● Selected passage:
>>>>>

# SGI Fall Break



## Msteele (Aug 30, 2014)

My mothers side of the family and us will be in SGI during the kids fall break(3rd week of Sept.).  
I'm taking my boat and could use any info leading up to that time frame from some good folks on here for any fishing opportunities.  Last time we were there the weather was nice but the wind was awful.  Hoping for some good weather this trip.
I'll have striper type gear, hydro glows, and cast nets with bait tank.
I'll try to give some reports while we are there for the next lucky guy.  
Some good eating joints would help also.  Thanks!


----------



## d-a (Aug 30, 2014)

Is that before the 20th? If so I would take the kids scalloping in St Joe bay. 

What size boat? Bay fishing or near shore?

d-a


----------



## Msteele (Aug 30, 2014)

d-a said:


> Is that before the 20th? If so I would take the kids scalloping in St Joe bay.
> 
> What size boat? Bay fishing or near shore?
> 
> d-a



It would be before the 20th.  I have never scalloped before.  I would love to take the kids and cousins to do that.  Here is a picture of my boat. 20' Aluminum SeaArk.



I'll be fishing anywhere from the river, to the east end and to the west end.


----------



## Limitless (Aug 31, 2014)

<<<<<

● Excerpted records:
>>>>>

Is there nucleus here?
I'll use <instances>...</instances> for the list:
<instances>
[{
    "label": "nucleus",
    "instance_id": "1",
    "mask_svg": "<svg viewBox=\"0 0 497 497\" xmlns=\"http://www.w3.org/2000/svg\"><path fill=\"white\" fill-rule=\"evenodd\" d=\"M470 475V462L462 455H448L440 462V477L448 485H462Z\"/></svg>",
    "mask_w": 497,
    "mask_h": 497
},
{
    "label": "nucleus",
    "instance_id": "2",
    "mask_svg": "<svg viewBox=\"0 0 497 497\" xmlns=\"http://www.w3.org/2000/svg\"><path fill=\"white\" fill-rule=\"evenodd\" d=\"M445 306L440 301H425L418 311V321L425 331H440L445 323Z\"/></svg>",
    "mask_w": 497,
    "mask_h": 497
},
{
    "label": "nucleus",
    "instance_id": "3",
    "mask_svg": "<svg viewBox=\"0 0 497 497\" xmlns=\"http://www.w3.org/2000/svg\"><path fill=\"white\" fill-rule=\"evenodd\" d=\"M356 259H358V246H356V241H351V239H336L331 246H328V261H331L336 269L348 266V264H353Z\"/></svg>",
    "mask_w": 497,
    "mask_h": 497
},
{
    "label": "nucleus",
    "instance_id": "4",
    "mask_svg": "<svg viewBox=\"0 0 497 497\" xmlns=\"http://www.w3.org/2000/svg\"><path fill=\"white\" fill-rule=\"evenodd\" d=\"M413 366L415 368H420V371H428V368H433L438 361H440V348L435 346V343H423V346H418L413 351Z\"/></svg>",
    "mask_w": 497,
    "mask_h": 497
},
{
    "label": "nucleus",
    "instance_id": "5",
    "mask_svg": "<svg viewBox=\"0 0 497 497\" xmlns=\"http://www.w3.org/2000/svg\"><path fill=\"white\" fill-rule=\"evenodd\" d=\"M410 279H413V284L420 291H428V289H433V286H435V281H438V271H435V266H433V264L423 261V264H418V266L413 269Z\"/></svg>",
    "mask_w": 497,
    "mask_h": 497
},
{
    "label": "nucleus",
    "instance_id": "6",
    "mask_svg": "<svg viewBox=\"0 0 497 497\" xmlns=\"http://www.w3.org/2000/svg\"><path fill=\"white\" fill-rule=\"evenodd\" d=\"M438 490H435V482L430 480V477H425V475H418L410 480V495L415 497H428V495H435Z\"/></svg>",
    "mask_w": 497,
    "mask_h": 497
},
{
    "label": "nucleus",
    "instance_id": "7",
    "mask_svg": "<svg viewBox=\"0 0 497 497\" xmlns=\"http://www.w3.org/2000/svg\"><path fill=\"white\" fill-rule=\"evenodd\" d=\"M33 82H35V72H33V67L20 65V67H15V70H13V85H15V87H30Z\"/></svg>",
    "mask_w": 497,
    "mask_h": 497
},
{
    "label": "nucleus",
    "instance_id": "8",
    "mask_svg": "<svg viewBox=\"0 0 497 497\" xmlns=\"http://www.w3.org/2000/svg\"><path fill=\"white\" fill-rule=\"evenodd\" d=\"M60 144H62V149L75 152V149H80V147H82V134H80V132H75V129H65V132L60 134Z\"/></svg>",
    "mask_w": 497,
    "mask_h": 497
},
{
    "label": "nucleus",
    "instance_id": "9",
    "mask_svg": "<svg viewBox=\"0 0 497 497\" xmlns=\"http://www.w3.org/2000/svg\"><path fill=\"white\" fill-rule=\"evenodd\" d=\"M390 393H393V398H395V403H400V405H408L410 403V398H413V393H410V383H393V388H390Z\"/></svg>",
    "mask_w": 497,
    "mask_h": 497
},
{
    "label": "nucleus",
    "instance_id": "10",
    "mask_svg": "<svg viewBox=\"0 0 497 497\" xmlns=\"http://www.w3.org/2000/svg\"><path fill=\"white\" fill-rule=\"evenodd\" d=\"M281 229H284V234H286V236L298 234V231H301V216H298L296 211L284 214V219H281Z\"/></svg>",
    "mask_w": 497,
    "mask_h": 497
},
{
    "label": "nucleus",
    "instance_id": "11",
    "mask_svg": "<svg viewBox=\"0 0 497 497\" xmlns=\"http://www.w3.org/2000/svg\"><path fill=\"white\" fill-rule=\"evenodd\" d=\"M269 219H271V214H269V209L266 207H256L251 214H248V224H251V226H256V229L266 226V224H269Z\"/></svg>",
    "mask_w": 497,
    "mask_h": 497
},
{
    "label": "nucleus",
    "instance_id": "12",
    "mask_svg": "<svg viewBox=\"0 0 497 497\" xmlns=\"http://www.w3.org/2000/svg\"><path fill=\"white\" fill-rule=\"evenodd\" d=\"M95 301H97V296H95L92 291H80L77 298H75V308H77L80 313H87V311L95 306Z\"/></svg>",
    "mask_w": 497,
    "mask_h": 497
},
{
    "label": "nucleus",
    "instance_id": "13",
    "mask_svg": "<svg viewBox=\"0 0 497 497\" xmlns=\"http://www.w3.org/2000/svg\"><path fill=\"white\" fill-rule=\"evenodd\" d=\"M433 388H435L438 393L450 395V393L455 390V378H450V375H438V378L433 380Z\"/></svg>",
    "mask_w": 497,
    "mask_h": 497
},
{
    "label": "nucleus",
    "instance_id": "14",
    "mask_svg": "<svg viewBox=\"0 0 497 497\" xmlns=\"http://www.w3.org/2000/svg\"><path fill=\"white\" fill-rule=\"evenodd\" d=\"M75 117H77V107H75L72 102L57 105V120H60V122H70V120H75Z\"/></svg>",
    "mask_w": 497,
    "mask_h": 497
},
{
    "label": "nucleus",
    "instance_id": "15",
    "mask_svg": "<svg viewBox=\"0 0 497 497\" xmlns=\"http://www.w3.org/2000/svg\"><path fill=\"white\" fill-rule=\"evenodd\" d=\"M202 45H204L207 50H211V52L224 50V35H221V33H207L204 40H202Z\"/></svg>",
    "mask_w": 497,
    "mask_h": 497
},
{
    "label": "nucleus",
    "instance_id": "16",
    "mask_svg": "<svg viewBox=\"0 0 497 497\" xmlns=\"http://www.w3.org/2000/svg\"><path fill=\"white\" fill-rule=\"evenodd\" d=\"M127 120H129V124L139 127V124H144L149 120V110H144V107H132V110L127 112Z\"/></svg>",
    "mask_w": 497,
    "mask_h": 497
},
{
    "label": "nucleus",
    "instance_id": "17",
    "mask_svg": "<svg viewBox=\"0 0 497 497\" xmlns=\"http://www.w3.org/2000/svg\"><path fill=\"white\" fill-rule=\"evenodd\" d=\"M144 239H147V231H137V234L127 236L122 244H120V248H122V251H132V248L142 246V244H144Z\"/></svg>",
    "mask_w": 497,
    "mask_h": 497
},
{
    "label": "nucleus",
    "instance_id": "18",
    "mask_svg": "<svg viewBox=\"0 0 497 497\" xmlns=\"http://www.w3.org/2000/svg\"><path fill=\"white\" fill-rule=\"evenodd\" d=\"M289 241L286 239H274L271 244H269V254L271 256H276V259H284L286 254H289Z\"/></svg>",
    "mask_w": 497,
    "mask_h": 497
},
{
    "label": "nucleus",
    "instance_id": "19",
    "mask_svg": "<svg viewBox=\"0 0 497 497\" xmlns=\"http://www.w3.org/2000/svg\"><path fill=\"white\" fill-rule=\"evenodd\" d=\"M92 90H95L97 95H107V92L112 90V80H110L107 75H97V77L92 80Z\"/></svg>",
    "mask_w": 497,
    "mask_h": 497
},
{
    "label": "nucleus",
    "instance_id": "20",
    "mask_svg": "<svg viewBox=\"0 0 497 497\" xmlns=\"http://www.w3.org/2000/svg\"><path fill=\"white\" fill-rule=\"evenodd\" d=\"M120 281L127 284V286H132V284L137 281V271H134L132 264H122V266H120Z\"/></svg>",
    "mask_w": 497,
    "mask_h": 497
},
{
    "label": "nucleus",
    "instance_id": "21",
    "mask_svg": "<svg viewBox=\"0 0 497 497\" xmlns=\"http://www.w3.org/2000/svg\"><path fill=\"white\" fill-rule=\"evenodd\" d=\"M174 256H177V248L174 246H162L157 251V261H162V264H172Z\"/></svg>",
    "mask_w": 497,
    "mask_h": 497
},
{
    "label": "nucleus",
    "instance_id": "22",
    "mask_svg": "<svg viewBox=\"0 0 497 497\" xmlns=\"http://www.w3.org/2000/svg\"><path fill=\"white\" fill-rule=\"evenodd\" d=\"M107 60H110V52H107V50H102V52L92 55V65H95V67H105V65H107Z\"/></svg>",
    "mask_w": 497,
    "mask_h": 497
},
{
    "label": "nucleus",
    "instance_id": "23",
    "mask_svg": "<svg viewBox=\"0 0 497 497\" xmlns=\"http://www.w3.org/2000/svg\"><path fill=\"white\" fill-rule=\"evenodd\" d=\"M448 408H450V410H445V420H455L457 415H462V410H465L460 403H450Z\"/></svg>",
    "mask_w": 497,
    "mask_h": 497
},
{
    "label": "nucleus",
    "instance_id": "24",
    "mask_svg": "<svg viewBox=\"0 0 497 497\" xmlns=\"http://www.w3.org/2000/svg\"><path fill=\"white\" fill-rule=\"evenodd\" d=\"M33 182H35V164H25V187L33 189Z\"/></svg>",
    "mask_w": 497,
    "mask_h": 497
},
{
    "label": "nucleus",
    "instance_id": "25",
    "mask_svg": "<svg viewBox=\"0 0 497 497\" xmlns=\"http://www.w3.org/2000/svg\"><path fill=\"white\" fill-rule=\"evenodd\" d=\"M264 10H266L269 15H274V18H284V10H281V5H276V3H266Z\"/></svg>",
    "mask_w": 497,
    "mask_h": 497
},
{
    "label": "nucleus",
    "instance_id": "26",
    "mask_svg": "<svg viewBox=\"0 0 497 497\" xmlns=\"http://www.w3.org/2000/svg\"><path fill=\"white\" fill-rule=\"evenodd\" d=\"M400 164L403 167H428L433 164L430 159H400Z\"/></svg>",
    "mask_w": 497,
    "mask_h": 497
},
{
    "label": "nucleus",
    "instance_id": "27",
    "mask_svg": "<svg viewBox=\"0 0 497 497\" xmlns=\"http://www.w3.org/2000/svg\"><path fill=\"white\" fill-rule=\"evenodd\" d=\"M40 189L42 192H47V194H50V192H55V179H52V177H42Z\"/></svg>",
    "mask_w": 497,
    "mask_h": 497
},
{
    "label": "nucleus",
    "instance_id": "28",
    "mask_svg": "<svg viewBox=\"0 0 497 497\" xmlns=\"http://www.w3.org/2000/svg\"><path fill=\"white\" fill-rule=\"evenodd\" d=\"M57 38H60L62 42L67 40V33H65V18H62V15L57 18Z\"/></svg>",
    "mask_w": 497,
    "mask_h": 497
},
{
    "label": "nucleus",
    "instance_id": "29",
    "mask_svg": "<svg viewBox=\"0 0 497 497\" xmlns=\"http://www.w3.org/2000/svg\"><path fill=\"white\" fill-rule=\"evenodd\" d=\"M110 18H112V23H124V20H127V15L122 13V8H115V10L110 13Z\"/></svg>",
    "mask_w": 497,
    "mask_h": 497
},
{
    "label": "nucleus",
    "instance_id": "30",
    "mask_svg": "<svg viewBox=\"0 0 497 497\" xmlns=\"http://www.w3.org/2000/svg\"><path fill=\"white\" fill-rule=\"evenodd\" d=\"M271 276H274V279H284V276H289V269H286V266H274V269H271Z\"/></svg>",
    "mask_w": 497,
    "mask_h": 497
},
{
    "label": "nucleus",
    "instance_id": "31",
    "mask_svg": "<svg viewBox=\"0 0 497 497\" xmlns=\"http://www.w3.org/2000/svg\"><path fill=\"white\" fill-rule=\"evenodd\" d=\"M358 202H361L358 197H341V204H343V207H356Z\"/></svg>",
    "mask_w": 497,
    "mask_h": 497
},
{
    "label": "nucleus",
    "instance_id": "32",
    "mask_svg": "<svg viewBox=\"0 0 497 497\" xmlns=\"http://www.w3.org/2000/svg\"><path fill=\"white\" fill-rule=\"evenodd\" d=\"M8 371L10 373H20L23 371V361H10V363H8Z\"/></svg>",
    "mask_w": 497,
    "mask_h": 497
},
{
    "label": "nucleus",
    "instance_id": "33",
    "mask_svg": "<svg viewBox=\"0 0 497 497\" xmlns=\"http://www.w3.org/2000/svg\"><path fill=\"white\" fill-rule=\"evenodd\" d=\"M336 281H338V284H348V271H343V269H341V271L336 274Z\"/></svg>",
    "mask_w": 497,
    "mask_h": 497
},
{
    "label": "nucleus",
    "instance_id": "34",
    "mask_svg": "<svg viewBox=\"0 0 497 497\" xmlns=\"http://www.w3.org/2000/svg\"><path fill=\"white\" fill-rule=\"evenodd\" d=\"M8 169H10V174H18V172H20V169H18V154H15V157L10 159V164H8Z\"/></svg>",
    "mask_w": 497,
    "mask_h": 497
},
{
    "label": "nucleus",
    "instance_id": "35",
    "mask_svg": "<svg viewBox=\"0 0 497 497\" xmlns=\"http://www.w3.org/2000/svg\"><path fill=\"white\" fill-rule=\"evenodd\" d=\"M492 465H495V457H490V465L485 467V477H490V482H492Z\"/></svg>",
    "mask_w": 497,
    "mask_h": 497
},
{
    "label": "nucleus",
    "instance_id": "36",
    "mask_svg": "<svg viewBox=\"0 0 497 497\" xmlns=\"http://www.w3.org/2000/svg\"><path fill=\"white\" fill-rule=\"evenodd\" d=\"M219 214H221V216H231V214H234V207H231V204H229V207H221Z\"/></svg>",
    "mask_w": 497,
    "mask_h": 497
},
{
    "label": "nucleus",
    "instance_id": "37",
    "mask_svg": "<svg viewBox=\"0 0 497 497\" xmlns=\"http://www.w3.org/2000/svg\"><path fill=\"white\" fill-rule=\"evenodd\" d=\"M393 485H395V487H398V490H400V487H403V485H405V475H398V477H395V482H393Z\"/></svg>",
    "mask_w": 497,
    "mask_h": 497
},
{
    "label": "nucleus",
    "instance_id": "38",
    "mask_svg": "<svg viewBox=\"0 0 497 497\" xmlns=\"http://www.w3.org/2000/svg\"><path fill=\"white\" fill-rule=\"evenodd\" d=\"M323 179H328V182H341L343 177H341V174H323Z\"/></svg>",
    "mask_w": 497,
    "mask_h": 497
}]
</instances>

<<<<<

● Exercise requirements:
• A. Answer these questions from the SGI Fall Break thread:
(i) During which week does the kids' fall break fall?
(ii) Where does d-a suggest taking the kids scalloping?
(iii) What boat is Msteele bringing?
• B. Carry on the SGI Fall Break thread from its last line.
The rows have no connection to the thread about the SGI fall break trip.

● Exercise results:
• A.
(i) The third week of September.
(ii) In St Joe bay.
(iii) A 20' Aluminum SeaArk.

• B.
You'll be fine in that SeaArk.  Sept is a  good time for Trout, Reds and Flounder.  You'll find grass flats and oyster bars that you can hit with 1/8 to 1/2 ounce jigs with 3" New Penny Gulp shrimp and top water plugs.  If you can net some live bait or catch pinfish on pieces of squid on small gold hooks, fish deeper pockets and Bob Sykes cut.  Also try the sunken shrimp boat in East pass.  A good Trout spot is along the Boy Scout camp.  If you have some flat calm water, use a sabiki at the ocean bouy to catch live bait.  Explore the area and watch tides and current, and when you find fish look for the pattern, just like bass fishing.  A Top Shot map of the area is a good investment for ideas and spots to try.
Before you trailer down to St Joe for scallops, you may want to try the NW section on the FL Sportsman forum and ask if they are still around.  If you do go over there, the same grass flats you scallop on are good for Trout.  Look for scallops up in the grass around sand pocket areas.  For all of this, read the FL regs.


----------



## Msteele (Aug 31, 2014)

Thanks guys!  I have a bunch of Cajun thunder floats, gulp shrimp, and a few mirror lures.


----------



## d-a (Aug 31, 2014)

The cut on an outgoing tide is always productive for big redfish. The grass flats west of the cut is a good spot for trout. I always have one rod drifting behind the boat with a popping cork set in the rod holder. It's my most productive trout rod most days. St Vincent Bar is also a good spot on a incoming tide. 

d-a


----------



## Limitless (Sep 24, 2014)

We're  waiting for the report . . . .


----------



## Msteele (Sep 24, 2014)

Fished from the cut to the East end.  Lots of sharks and lady's on the East end.  Not much at the cut.  More sharks on each end of the islands beside the bridge with a few lady's and sheep heads thrown in.  The best bite was in and around the grass flats in 4 to 2.5' of water.  Reds, trout, lady's, and a few flounder all caught on shrimp, gulp shrimp, scrounger/fluke and mullet.  No Spanish for me this trip which was strange, but some other fisherman caught some. The best bite was on a out going tide.
The beaches didn't have much action on them yet.  Lots of big breakers last week.

Hope this helps.

Thanks for the help!


----------



## Limitless (Sep 25, 2014)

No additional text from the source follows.